Major
Inclusion Criteria:
1. Biopsy proven metastatic melanoma or non-squamous NSCLC with at least one untreated
brain metastasis that is at least 5 mm AND twice the MRI slice thickness, but less
than 20 mm, which is asymptomatic and not requiring immediate local therapy or
steroids.
2. Patients who have had prior resection or biopsy of a CNS metastasis will be required
to provide a paraffin embedded specimen from tumor taken at the time of surgery, if
available.
3. Patients will be required to undergo biopsy or submit archival tumor tissue from a
systemic site of disease for correlative studies. When not feasible, this
requirement can be waived after discussion with the principal investigators.
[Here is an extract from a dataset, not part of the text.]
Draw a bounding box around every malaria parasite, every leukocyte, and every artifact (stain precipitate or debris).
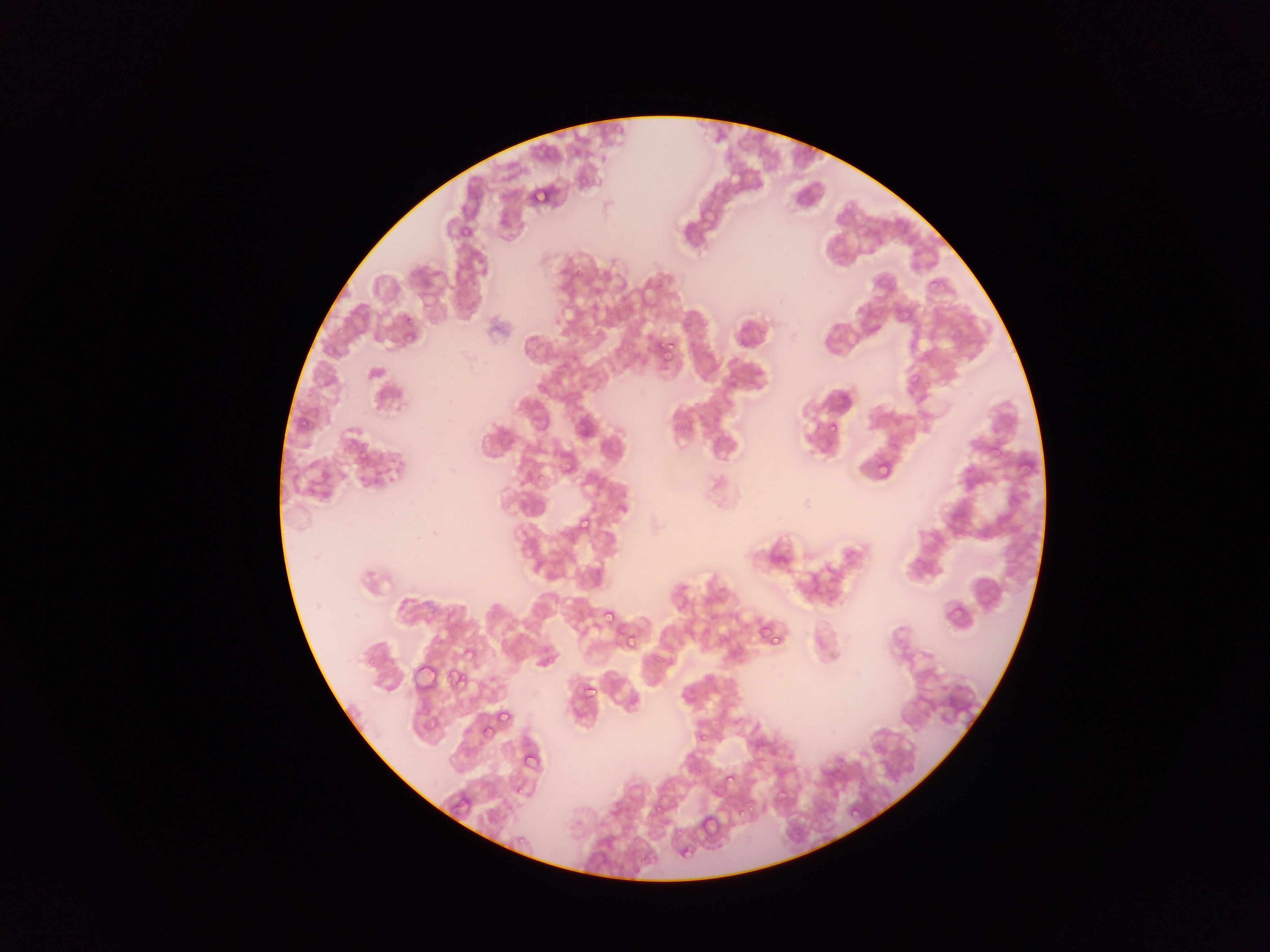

4. PD-L1 expression in tumor tissue from any site determined by the Dako 22C3 assay is
required for patients with NSCLC.
5. Adequate organ function.
6. ECOG performance status < 2.
7. Any number of previous treatments with the exception of previous inhibitors of PD-1
or PD-L1.
8. Life expectancy of at least 3 months.
9. Understanding and willingness to consent.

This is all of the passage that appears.